Still support “legalized” marijuana in New Jersey? Research the impact of “legalized” marijuana in the states that have passed marijuana laws and put the potential negative social impacts on our state above your desire to legally get high. I’ve provided just a few pieces of information below.
According to a study by the University of New England marijuana use will increase under legalization because it is accessible and available. The study shows that legalized marijuana in Colorado is not well regulated, teen usage has increased (the study showed teen marijuana usage in Colorado is 50% above the national average) and the number of fatal car crashes with drivers testing positive for marijuana rose sharply. The study also found that in states with medical marijuana laws the average user is a male in his 30’s with no terminal illness and a history of drug abuse. According to the study marijuana contributes to psychosis and schizophrenia in 1 in 6 kids who ever use it once and reduces the IQ among those who started smoking before the age of 18. The study goes on to state that legalized marijuana will increase public costs. For every $1 in alcohol and tobacco tax revenues society loses $10 in social costs from accidents to health damage.
According to a March 2018 story in Forbes Magazine in Sonoma County California legalized marijuana has spawned home invasions, violent crimes and robberies. In the article Attorney General Jeff Sessions is quoted as saying “We’re seeing real violence around [legal marijuana]. Experts are telling me there’s more violence around marijuana than one would think and there’s big money involved.”
According to a 2017 article in The Guardian Colorado has experienced an 8% increase in homelessness since marijuana legalization. “There’s no question that marijuana and other drugs – in combination with mental illness or other disabling conditions – are essential contributors to chronic homelessness,” Governor John Hickenlooper was quoted in the article. Daniel Starrett, a divisional commander of the Salvation Army. said “The marijuana industry needs to accept responsibility for unintended consequences of their impact on society,”. He went on to say that the financial burden of marijuana use on struggling families can lead to them losing their homes. Denver’s mayor, Michael Hancock, blamed legal marijuana for acts of violence in the city. The mayor said “This is one of the results of the legalization of marijuana in Denver and we’re going to have to deal with it.”

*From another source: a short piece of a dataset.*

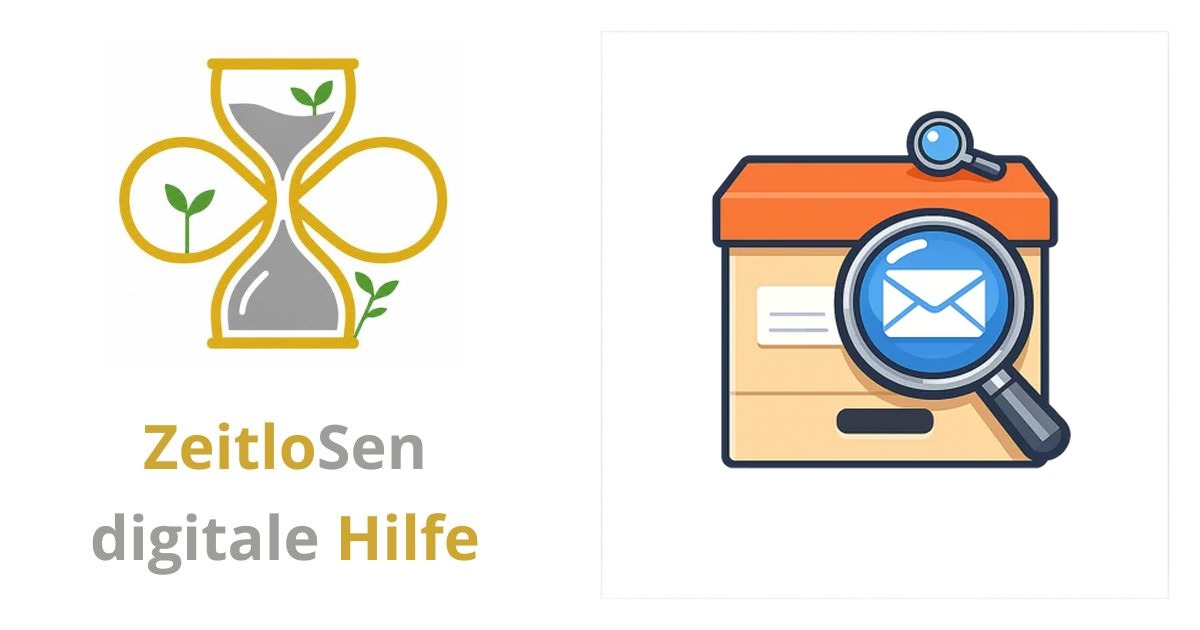 GMX-Suche verstehen: So finden Sie alle E-Mails im Postfach – ZeitloSen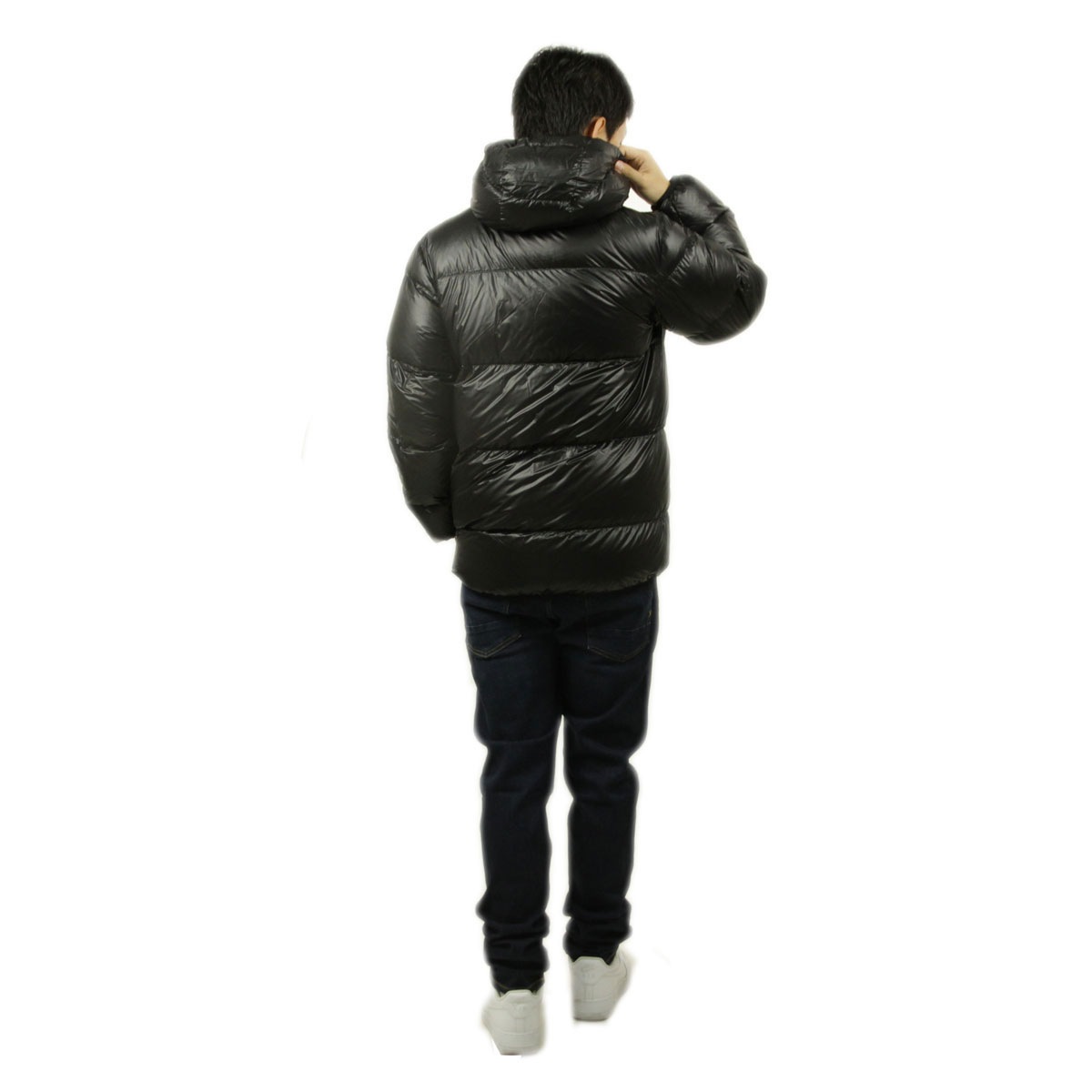 �ʥ� ��� �����󥸥㥱�å� ��������Ź NANGA �ޥ���ƥ���å� ���㥱�å� �������� MOUNTAIN LODGE DOWN HOODIE JACKET NW2441-1A802 BLK BLACK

A 2018 King’s College of London study showed that half of all first time patients admitted for drug treatment worldwide are for marijuana – even more than heroin and cocaine combined.
A 2017 Bristol University study found that teens who regularly smoke marijuana are 26-times more likely to begin using other drugs by the age of 21 and 3-times more likely to have an alcohol problem as compared to teens who don’t smoke marijuana.
A 2017 study by the Highway Loss Data Institute reported that car crashes are up in states that have decriminalized marijuana as compared to neighboring states.
A 2014 study by the National Academy of Sciences of the United States of America showed that marijuana smokes have shrunken brains and a lower IQ.
A 2014 paper written by Professor Wayne Hall to the World Health Organization provides the results of a 20-year research study. Professor Hall reports that marijuana doubles mental impairment, psychosis, increases drop out, tobacco smoking, car accidents and rates of other illicit drug use.